▶ **Consigne A**:
Traduisez en anglais la phrase suivante de l'entretien : « Elle a travaillé pour les ONG bruxelloises Corporate Europe Observatory et les Amis de la Terre Europe. »
▶ **Consigne B**:
Extrayez de l'entretien, sans rien y changer, le passage allant de "1 septembre 2021" à "la Terre Europe.".

▶ **Extrait**:
....................

Bruxelles, nid de lobbyistes

Interview de Lora Verheecke

par bilaterals.org

1 septembre 2021

Lora Verheecke est chercheuse, spécialiste du libre-échange et du lobbying. Elle a travaillé pour les ONG bruxelloises Corporate Europe Observatory et les Amis de la Terre Europe.

bilaterals.org : Comment est ce que tu décrirais une journée ordinaire d’un lobbyiste à Bruxelles ?

....................

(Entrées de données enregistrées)
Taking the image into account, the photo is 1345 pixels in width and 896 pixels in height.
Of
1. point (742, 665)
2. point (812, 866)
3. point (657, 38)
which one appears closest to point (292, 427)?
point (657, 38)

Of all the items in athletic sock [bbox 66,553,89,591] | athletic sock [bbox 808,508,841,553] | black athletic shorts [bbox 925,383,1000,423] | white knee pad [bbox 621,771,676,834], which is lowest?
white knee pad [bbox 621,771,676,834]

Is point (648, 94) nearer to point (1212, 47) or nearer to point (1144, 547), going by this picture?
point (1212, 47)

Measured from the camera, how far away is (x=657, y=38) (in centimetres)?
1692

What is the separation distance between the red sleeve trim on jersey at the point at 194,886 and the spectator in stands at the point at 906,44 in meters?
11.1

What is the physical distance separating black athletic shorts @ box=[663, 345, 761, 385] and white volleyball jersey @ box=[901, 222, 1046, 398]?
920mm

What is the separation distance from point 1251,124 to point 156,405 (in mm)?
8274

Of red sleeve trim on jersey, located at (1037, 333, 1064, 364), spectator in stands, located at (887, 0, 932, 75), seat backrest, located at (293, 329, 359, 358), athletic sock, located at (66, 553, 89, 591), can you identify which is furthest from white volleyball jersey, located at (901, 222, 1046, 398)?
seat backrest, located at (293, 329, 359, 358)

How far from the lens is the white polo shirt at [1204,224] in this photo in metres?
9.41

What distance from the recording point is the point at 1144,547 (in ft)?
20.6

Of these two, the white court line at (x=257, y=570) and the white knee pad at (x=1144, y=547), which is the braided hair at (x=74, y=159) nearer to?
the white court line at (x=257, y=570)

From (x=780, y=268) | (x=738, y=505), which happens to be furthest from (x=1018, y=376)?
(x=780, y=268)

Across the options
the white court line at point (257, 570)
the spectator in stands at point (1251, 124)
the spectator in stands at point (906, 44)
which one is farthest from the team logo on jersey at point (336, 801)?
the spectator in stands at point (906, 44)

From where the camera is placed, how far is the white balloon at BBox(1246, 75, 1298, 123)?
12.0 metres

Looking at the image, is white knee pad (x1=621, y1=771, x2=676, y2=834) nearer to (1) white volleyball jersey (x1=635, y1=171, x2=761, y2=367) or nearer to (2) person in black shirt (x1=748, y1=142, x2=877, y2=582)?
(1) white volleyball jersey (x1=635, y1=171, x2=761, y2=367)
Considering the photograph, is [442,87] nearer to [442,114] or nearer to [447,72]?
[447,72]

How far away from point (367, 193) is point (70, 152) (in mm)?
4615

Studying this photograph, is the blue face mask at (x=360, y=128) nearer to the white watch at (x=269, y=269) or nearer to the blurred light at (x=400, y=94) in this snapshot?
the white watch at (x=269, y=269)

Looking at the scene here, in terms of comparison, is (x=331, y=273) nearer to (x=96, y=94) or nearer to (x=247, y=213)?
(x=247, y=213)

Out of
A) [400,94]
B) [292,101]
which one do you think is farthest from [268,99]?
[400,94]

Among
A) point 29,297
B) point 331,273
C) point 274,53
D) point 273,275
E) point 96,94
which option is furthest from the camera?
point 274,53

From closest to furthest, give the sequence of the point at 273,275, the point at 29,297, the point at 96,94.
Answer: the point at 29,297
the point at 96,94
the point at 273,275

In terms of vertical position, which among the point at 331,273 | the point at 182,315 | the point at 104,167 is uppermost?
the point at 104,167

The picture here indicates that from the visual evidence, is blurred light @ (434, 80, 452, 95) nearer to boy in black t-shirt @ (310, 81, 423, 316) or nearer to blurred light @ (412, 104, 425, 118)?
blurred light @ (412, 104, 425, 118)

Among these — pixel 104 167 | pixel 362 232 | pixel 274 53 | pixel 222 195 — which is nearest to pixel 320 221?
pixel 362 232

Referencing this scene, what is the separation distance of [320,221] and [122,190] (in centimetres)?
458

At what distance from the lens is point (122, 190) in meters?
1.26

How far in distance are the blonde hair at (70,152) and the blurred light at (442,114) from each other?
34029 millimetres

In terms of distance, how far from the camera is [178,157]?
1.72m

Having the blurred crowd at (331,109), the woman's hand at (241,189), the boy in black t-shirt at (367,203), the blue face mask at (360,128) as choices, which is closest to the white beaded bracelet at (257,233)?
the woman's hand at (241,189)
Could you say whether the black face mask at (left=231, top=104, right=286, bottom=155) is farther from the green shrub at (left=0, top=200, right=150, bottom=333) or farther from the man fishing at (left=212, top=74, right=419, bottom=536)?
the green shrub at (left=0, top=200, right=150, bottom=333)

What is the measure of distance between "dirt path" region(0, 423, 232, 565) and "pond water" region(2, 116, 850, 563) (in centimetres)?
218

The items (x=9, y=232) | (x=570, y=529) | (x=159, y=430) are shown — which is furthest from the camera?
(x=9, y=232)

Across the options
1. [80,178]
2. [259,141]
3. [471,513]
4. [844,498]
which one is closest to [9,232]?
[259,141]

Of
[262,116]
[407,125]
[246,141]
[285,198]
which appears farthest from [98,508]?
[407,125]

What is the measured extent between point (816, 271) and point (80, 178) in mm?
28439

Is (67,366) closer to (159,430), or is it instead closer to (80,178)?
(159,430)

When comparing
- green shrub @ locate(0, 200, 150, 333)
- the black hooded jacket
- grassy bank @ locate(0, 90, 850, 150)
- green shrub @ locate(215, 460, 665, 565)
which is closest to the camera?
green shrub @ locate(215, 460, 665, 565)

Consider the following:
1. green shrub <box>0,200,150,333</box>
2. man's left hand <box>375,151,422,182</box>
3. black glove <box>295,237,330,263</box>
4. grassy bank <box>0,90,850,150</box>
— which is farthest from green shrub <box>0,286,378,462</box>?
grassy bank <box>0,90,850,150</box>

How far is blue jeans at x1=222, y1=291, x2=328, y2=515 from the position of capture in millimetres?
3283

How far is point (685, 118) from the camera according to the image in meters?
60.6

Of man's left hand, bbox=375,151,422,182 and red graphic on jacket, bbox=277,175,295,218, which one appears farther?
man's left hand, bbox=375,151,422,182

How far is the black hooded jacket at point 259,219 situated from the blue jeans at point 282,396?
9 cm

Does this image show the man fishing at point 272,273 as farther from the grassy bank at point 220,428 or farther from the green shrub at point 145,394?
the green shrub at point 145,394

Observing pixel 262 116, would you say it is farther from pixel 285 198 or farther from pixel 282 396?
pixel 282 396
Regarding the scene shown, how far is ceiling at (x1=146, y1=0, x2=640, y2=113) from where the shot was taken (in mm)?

....................

▶ **Zone de réponse A**:
She worked for the Brussels NGOs Corporate Europe Observatory and Friends of the Earth Europe.

▶ **Zone de réponse B**:
1 septembre 2021

Lora Verheecke est chercheuse, spécialiste du libre-échange et du lobbying. Elle a travaillé pour les ONG bruxelloises Corporate Europe Observatory et les Amis de la Terre Europe.